GIVEN RECORDS =
+---+

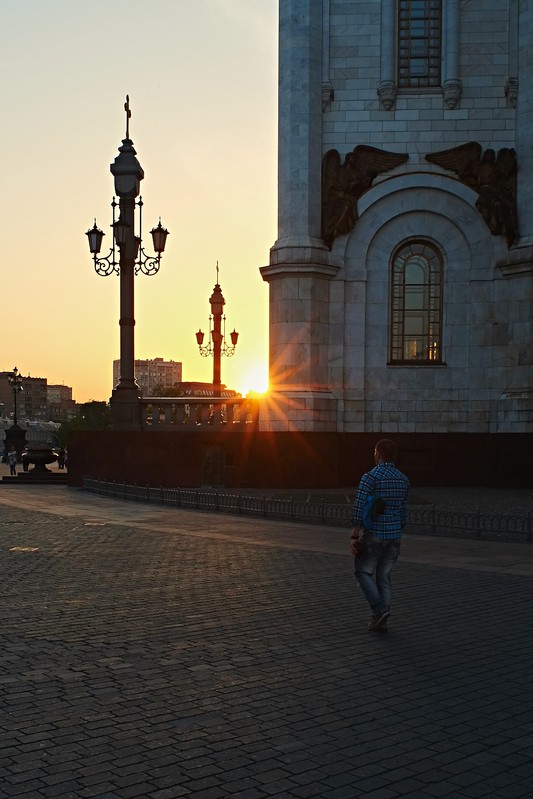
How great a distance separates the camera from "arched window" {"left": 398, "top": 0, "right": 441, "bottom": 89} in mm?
27953

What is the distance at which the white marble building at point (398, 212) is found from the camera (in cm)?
2689

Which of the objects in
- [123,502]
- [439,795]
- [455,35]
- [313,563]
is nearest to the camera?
[439,795]

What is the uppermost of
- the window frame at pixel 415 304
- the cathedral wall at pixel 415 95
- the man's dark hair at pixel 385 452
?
the cathedral wall at pixel 415 95

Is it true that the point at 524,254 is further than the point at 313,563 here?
Yes

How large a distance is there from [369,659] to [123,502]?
18.0 meters

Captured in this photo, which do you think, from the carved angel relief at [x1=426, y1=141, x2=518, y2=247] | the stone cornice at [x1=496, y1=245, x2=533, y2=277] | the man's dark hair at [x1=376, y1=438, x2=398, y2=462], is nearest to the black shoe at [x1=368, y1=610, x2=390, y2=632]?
the man's dark hair at [x1=376, y1=438, x2=398, y2=462]

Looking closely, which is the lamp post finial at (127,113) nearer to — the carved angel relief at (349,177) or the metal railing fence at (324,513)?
the carved angel relief at (349,177)

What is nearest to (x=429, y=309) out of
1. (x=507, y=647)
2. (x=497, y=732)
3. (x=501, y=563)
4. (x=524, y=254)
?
(x=524, y=254)

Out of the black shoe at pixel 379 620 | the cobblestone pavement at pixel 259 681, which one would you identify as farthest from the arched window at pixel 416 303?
the black shoe at pixel 379 620

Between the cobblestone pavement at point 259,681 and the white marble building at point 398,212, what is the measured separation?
44.9 ft

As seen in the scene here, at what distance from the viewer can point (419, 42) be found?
92.0 feet

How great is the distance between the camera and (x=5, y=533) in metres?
17.8

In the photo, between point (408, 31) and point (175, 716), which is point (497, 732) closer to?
point (175, 716)

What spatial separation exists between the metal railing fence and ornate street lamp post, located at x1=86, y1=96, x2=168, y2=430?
2641 millimetres
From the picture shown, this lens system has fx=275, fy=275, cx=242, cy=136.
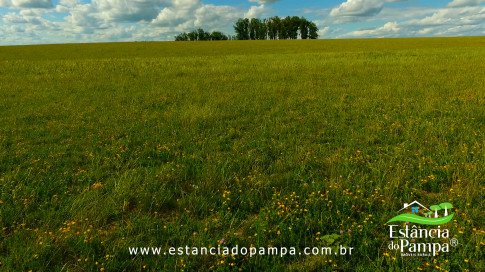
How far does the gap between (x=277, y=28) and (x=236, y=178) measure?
409 ft

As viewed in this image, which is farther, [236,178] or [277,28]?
[277,28]

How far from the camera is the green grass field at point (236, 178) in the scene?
10.7ft

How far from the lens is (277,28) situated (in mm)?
→ 119188

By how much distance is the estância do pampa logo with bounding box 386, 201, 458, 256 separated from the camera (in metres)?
3.22

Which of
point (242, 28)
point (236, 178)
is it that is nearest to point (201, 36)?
point (242, 28)

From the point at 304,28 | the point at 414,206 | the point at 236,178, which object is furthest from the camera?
the point at 304,28

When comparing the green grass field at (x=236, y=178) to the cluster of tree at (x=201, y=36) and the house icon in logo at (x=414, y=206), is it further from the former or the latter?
the cluster of tree at (x=201, y=36)

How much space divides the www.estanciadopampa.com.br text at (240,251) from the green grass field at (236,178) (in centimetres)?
7

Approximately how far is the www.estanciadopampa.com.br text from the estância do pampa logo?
67cm

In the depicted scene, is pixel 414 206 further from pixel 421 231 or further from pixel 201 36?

+---+

WRITTEN EXERCISE =
Copy out all the records word for word, leaving out the pictures.

ANSWER TO THIS PROBLEM =
How great a distance separates the camera from "arched window" {"left": 398, "top": 0, "right": 441, "bottom": 89} in mm?
27953

What is the distance at which the white marble building at point (398, 212) is found from the camera (in cm)?
2689

Which of the objects in
- [123,502]
- [439,795]
- [455,35]
- [313,563]
is nearest to the camera?
[439,795]

What is the uppermost of
- the window frame at pixel 415 304
- the cathedral wall at pixel 415 95
- the man's dark hair at pixel 385 452
?
the cathedral wall at pixel 415 95

Is it true that the point at 524,254 is further than the point at 313,563 here?
Yes

How large a distance is there from [369,659] to [123,502]?
18.0 meters

Captured in this photo, which do you think, from the carved angel relief at [x1=426, y1=141, x2=518, y2=247] | the stone cornice at [x1=496, y1=245, x2=533, y2=277] | the man's dark hair at [x1=376, y1=438, x2=398, y2=462], is nearest to the black shoe at [x1=368, y1=610, x2=390, y2=632]?
the man's dark hair at [x1=376, y1=438, x2=398, y2=462]

Looking closely, which is the lamp post finial at (127,113) nearer to — the carved angel relief at (349,177) or the metal railing fence at (324,513)?
the carved angel relief at (349,177)

What is nearest to (x=429, y=309) out of
1. (x=507, y=647)
2. (x=497, y=732)
3. (x=501, y=563)
4. (x=524, y=254)
?
(x=524, y=254)

Out of the black shoe at pixel 379 620 | the cobblestone pavement at pixel 259 681, which one would you identify as farthest from the arched window at pixel 416 303?
the black shoe at pixel 379 620

Between the cobblestone pavement at point 259,681 and the white marble building at point 398,212, what is the measured separation?
44.9 ft

As seen in the scene here, at what distance from the viewer can point (419, 42) be found?
92.0 feet

How great is the distance between the camera and (x=5, y=533) in metres?
17.8

In the photo, between point (408, 31) and point (175, 716), which is point (497, 732) closer to?
point (175, 716)

What spatial separation exists between the metal railing fence and ornate street lamp post, located at x1=86, y1=96, x2=168, y2=430?
2641 millimetres
From the picture shown, this lens system has fx=275, fy=275, cx=242, cy=136.
How far does the gap between (x=277, y=28) and (x=236, y=178) measure?
409 ft

As viewed in this image, which is farther, [236,178] or [277,28]?
[277,28]

How far from the camera is the green grass field at point (236, 178) in the scene?
10.7ft

How far from the lens is (277,28) situated (in mm)?
→ 119188

By how much distance is the estância do pampa logo with bounding box 386, 201, 458, 256 separated from the camera (in metres)?
3.22

Which of
point (242, 28)
point (236, 178)
is it that is nearest to point (201, 36)?
point (242, 28)

From the point at 304,28 | the point at 414,206 | the point at 236,178, which object is furthest from the camera?
the point at 304,28

When comparing the green grass field at (x=236, y=178) to the cluster of tree at (x=201, y=36) and the house icon in logo at (x=414, y=206), is it further from the former or the latter?
the cluster of tree at (x=201, y=36)

How much space divides the www.estanciadopampa.com.br text at (240,251) from the green grass field at (236,178) (in centimetres)?
7

Approximately how far is the www.estanciadopampa.com.br text from the estância do pampa logo?
67cm

In the depicted scene, is pixel 414 206 further from pixel 421 231 or further from pixel 201 36?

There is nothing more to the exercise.